If the brain’s subconscious shift to automatic replay does take place, it could explain the transition from consciously repeated behavioural patterns to subconsciously driven OCD behaviours, such as those experienced by survivors of shell-shock who spend their nights mentally reliving their battlefield experiences instead of sleeping.
It could also possibly explain the divergence of subconscious control processes from directing the expression of normal patterns of conscious behaviour towards those which drive manic, paranoid or schizophrenic behaviours.

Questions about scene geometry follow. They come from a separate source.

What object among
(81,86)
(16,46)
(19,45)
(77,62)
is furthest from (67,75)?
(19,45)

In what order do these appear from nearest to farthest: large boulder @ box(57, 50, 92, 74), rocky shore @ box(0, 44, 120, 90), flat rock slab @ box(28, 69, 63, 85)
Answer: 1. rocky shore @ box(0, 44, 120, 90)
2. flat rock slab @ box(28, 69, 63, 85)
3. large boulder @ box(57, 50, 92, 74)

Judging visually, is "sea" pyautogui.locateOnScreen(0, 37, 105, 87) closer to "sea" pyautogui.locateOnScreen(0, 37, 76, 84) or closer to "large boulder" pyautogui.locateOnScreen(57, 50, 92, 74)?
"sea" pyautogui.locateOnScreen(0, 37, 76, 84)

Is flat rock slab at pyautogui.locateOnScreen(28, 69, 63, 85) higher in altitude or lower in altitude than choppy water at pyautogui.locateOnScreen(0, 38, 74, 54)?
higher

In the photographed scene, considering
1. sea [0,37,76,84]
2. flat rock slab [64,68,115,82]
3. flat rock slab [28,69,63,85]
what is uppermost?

The constant inadvertent and unknowing subconscious recall of traumatic memories may also possibly explain a drive to self-harm or, extremely, to commit suicide, in the case where someone may continue to feel progressively emotionally unwell for no apparent reason despite their best attempts to self-heal.
There is another possible explanation for these behaviours. It may be simply that the brain cell tissue through which these behavioural neural pathways travel is physically distorted by the trapped kinetic energy of an historic head injury. Such an impact injury could be delivered either through physical contact with the skull, or by a violent, sudden and unexpected sound event delivering an extraordinary pulse of kinetic energy directly into brain tissue through the tympanic membranes in the ears. The resolution of this type of injury would involve the indirect release of the trapped kinetic energy in brain tissue using the KAIR technique, so that the traumatised cell tissue can release its physical distortion. The neural pathways could then return to their original positions so that the nerve impulses which they carry could again travel freely, without obstruction or distortion.